Ditto for Efimov states, I fear. So, Jen-Luc Piquant understands why you might not find all this very exciting. But it's quite an achievement, nonetheless, and sometimes we need to celebrate such unsung heroes, who labor in the shadows with little fanfare, even when they make significant breakthroughs. Now it's time for them to raise the experimental bar even further and try to produce a third-order Efimov state. At the current rate, they should crack that nut within the decade.
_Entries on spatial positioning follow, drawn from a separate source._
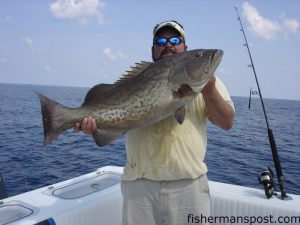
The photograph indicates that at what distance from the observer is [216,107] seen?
312 cm

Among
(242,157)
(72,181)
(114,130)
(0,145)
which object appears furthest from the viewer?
(0,145)

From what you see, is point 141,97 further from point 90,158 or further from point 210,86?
point 90,158

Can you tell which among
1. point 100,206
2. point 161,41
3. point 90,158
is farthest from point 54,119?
point 90,158

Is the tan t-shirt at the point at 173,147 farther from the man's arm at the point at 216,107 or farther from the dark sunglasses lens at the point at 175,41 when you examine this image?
the dark sunglasses lens at the point at 175,41

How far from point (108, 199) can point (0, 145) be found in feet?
48.1

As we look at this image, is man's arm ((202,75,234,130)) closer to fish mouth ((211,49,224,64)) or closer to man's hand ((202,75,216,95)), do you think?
man's hand ((202,75,216,95))

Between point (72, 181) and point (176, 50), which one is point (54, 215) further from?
point (176, 50)

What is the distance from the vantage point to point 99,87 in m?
3.28

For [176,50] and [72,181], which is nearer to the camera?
[176,50]

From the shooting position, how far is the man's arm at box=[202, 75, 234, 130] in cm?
304

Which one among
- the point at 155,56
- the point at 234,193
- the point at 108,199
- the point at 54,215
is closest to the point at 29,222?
the point at 54,215

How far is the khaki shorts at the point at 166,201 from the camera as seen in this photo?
324 cm

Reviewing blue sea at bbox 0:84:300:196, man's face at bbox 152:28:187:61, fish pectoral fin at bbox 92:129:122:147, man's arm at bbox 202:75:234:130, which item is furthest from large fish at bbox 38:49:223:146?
blue sea at bbox 0:84:300:196

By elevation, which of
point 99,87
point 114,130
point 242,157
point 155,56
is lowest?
point 242,157
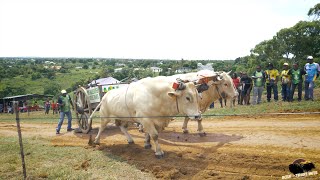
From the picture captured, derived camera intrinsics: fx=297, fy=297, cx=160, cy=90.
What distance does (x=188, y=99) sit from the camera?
7.20m

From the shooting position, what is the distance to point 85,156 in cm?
803

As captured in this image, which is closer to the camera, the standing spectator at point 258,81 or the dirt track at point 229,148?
the dirt track at point 229,148

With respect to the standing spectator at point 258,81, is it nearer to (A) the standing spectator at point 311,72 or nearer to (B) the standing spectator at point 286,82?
(B) the standing spectator at point 286,82

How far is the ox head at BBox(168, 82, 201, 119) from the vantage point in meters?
7.14

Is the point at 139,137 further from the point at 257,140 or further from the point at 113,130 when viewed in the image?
the point at 257,140

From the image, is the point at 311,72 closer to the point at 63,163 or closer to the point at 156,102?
the point at 156,102

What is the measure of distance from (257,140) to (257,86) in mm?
6709

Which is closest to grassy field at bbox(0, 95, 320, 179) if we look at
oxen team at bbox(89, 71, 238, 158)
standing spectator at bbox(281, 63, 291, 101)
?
oxen team at bbox(89, 71, 238, 158)

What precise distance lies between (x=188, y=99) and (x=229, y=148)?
162 cm

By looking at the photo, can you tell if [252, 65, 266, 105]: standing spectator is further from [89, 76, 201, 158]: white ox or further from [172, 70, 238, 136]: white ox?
[89, 76, 201, 158]: white ox

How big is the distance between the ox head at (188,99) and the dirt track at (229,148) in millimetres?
1047

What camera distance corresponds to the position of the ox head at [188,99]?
23.4 ft

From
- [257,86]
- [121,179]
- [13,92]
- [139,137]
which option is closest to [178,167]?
[121,179]

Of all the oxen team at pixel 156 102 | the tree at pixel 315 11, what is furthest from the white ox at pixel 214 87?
the tree at pixel 315 11
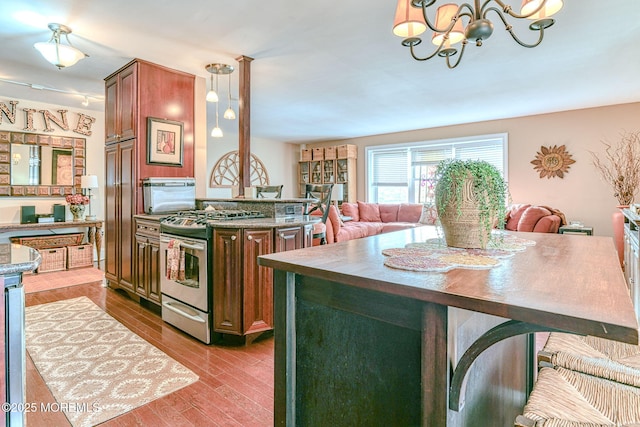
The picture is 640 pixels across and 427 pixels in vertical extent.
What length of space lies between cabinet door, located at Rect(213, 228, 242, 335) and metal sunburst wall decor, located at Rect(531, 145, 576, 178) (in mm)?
5833

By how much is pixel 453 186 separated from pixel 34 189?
20.1 feet

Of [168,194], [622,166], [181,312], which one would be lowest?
[181,312]

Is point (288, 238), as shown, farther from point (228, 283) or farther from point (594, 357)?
point (594, 357)

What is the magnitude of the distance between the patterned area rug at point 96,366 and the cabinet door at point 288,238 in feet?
3.54

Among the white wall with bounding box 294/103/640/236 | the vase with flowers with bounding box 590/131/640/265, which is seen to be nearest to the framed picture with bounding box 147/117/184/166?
the white wall with bounding box 294/103/640/236

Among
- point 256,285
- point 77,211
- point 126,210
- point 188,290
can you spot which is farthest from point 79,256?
point 256,285

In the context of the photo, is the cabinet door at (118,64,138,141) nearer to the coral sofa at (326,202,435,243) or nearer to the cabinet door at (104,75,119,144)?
the cabinet door at (104,75,119,144)

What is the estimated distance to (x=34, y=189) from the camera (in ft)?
16.9

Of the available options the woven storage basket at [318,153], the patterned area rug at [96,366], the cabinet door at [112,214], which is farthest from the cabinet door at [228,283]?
the woven storage basket at [318,153]

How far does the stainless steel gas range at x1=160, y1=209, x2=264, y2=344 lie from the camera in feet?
8.71

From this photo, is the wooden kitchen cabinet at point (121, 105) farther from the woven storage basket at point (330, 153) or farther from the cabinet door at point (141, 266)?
the woven storage basket at point (330, 153)

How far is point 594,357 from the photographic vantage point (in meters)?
1.13

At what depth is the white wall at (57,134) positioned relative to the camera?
4965mm

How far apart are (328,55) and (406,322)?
3.23 meters
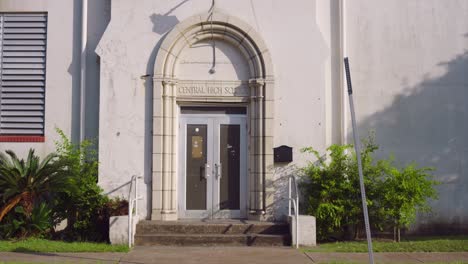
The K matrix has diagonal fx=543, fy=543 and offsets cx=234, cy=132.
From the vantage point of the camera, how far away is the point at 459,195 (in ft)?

Go team!

References:

Chin, C. et al. (2010) “Feshbach Resonances in Ultracold Gases,” Reviews of Modern Physics 82, 1225.

Efimov, V. (1970) "Energy levels arising from resonant two-body forces in a three-body system," Physics Letters B 33: 563–564.

Efimov, V. (1971) "Weakly-Bound States of Three Resonantly-Interacting Particles," Soviet Journal of Nuclear Physics 12: 589.

Efimov, V. (2009) "Few-Body Physics: Giant Trimers True to Scale," Nature Physics 5:533.

Ferlaino, F. and Grimm, R. (2010). “Forty Years of Efimov Physics: How a Bizarre Prediction Turned into a Hot Topic,” Physics 3, 9.

Huang, B. et al. (2014) "Observation of the Second Triatomic Resonance in Efimov's Scenario," Physical Review Letters 112: 190401.

Knoop, S. et al. (2009) "Observation of an Efimov-like trimer resonance in ultracold atom–dimer scattering," Nature Physics 5 (3): 227

Kraemer, T. et al. (2006) "Evidence for Efimov quantum states in an ultracold gas of caesium atoms," Nature 440 (7082): 315–318.

Zaccanti, M. et al. (2009) "Observation of an Efimov spectrum in an atomic system," Nature Physics 5 (8): 586.